Grantley had deliberately torn up the equivalent of two hundred and fifty thousand dollars—a fortune in itself—and sent the fragments to his greatest enemy as a challenge of some sort.

But why?

The surgeon’s act promised to prove itself one of the most difficult puzzles of a case that had, all along, been full of unusual problems.

Both Grantley and the tragically obstinate millionaire himself had scored most heavily against the detectives when they had argued that the promised reward was so tempting that it made double-dealing out of the question. And yet, Grantley had now spurned that reward in the most contemptuous manner, after he had apparently brought pressure to bear on Baldwin in order to obtain the check two days before.

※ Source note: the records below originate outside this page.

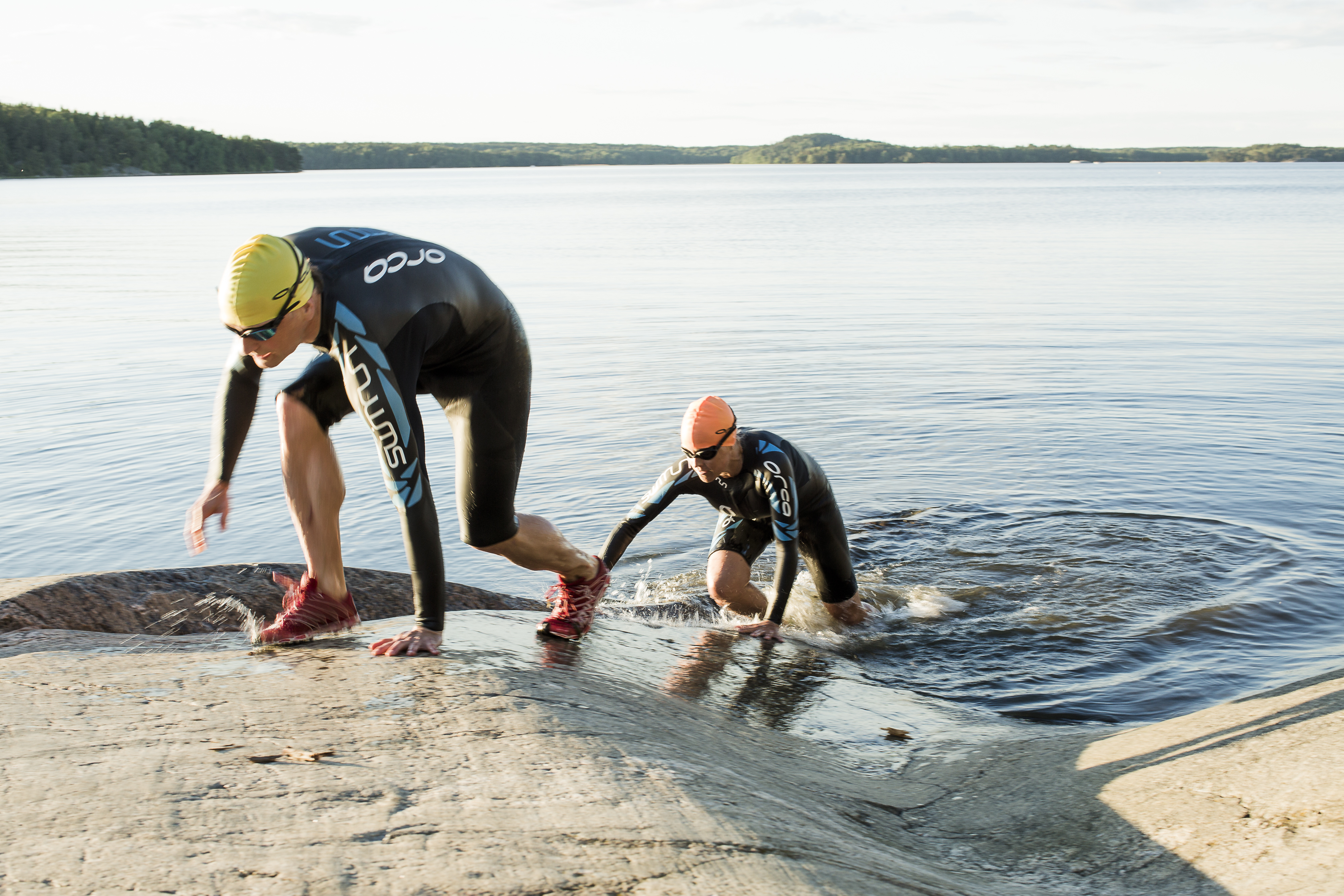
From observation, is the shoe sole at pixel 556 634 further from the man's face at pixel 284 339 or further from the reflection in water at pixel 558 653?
the man's face at pixel 284 339

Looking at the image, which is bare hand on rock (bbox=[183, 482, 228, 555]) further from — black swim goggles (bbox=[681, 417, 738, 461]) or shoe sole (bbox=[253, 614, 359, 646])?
black swim goggles (bbox=[681, 417, 738, 461])

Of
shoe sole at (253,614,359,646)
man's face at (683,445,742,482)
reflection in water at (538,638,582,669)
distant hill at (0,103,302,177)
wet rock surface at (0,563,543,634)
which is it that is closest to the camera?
shoe sole at (253,614,359,646)

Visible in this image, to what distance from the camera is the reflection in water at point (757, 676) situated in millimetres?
4980

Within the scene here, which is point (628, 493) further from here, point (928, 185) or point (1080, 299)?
point (928, 185)

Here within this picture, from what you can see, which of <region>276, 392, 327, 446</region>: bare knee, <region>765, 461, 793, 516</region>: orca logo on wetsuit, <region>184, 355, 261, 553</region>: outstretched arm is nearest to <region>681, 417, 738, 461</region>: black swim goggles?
<region>765, 461, 793, 516</region>: orca logo on wetsuit

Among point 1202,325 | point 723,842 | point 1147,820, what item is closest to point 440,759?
point 723,842

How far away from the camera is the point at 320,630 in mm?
4566

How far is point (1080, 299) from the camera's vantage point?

At this point Nick’s thoughts took a new turn.

How was the note to the millionaire’s secretary to be explained, he asked himself.

He still felt sure that Baldwin had written it, but if so, it was obvious that it had not been written since the operation on the financier’s head.

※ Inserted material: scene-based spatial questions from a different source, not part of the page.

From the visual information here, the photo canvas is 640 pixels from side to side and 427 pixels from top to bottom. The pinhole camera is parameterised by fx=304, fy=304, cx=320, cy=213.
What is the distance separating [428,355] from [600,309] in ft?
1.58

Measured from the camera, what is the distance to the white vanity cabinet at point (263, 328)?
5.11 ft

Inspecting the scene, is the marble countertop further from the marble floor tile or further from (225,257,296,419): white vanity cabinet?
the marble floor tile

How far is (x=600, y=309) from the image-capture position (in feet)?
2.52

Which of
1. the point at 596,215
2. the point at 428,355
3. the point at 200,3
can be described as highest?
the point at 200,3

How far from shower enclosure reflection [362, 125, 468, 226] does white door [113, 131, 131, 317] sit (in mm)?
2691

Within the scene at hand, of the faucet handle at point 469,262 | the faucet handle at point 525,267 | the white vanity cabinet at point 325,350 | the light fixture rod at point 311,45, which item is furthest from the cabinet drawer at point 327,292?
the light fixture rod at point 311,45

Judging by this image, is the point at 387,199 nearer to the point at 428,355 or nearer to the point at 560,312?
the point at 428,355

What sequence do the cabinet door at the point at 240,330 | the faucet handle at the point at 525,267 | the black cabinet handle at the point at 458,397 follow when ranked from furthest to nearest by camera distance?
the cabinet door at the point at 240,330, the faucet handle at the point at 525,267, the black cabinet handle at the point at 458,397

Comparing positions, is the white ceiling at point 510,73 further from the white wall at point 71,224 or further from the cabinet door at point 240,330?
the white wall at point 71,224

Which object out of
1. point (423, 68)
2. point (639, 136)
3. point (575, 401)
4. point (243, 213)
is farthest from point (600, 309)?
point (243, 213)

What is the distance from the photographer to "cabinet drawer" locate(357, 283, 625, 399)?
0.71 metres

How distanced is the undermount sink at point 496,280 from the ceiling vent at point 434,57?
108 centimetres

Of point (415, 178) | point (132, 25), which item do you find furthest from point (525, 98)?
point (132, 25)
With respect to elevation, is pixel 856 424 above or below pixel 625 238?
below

If Doctor Vanderpool were not greatly mistaken, the millionaire was not in a condition to know his own name, much less to write and sign a note without a tremor or a single false stroke.

Had the second operation been performed in the last two or three days? Apparently not, for Vanderpool was authority for the statement that the marks of it were several days old.

Nick had the note with him, and he examined it anew. It stood every test, as before, but there was one fact about it which, the detective had previously noted, became significant: It was not dated.